[Records Boundary: Start]

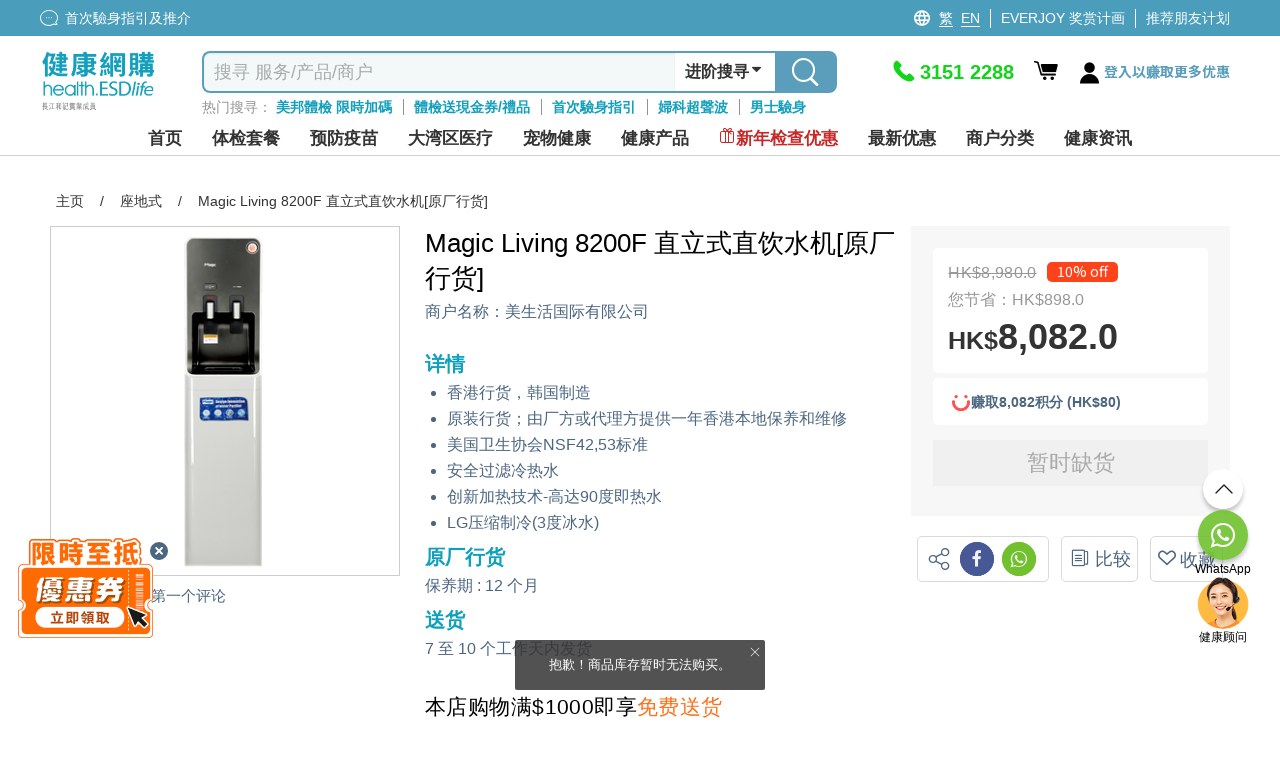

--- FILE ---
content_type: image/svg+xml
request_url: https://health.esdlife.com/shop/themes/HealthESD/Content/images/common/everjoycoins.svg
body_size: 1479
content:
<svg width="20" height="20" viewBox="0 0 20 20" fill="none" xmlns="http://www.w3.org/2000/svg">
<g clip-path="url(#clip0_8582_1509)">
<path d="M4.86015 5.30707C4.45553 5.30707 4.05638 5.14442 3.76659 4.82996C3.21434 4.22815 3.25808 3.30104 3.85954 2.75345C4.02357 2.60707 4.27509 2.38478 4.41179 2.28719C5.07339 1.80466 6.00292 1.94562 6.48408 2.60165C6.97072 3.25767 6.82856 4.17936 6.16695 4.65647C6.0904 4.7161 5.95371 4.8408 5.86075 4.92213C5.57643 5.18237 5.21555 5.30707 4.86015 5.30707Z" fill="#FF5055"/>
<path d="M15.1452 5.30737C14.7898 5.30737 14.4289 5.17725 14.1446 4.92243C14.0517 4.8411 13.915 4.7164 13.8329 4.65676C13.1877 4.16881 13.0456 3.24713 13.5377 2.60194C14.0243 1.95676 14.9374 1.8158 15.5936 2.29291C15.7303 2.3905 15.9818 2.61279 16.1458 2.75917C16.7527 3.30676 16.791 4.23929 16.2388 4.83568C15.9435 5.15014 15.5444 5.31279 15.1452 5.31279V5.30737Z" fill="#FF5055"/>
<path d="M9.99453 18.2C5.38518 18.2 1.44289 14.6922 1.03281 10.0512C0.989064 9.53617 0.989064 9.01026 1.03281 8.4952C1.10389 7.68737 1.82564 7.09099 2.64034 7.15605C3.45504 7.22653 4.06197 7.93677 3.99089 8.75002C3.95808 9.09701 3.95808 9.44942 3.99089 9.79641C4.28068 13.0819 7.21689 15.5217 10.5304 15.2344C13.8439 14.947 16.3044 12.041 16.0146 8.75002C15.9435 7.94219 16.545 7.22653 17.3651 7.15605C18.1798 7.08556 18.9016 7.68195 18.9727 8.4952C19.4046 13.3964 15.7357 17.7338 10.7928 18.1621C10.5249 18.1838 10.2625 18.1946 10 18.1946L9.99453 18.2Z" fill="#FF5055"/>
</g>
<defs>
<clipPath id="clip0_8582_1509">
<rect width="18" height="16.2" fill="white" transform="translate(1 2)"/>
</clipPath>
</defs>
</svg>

[Records Boundary: End]
[Records Boundary: Start]

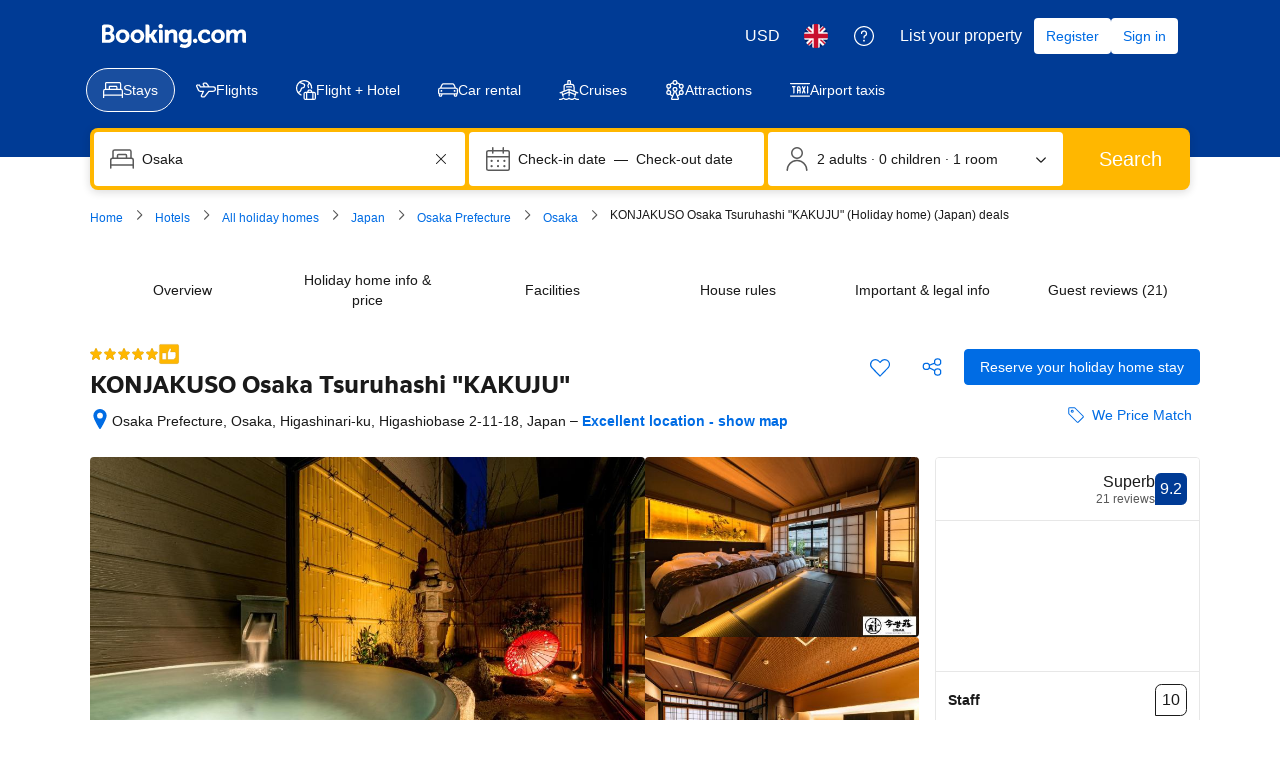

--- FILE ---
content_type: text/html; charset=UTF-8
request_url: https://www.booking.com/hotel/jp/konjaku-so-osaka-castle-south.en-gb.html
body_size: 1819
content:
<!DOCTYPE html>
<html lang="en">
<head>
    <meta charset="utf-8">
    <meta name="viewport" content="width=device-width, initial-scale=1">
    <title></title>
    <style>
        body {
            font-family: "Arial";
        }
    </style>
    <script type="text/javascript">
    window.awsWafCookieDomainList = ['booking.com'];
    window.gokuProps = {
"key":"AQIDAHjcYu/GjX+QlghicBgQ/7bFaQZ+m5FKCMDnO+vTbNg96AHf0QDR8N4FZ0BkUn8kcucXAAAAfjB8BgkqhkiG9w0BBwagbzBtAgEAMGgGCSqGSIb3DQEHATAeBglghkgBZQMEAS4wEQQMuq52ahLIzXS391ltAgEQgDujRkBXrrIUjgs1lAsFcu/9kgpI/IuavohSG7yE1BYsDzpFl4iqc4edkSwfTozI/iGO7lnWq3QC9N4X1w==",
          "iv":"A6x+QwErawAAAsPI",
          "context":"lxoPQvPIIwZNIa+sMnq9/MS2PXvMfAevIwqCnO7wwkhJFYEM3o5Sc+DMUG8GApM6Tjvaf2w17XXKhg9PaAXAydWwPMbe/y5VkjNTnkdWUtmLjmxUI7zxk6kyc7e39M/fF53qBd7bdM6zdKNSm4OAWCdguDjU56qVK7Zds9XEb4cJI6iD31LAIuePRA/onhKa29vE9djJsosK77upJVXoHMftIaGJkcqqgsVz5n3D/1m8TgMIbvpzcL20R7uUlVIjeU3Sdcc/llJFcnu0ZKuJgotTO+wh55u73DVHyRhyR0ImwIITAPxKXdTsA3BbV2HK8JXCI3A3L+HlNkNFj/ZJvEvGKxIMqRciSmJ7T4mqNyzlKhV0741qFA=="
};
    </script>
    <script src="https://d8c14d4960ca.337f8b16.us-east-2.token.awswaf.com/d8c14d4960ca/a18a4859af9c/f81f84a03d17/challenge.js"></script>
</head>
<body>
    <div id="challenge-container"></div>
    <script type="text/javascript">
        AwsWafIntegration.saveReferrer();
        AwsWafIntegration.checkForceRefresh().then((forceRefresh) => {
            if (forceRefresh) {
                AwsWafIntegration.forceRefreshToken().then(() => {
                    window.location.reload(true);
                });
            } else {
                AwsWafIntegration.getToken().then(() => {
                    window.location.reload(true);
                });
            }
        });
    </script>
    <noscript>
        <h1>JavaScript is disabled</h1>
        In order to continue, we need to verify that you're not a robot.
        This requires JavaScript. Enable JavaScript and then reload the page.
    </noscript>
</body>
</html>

[Records Boundary: End]

- [Exercise] Going through the data above, return each line with the word "booking".

- [Output below]
request_url: https://www.booking.com/hotel/jp/konjaku-so-osaka-castle-south.en-gb.html
    window.awsWafCookieDomainList = ['booking.com'];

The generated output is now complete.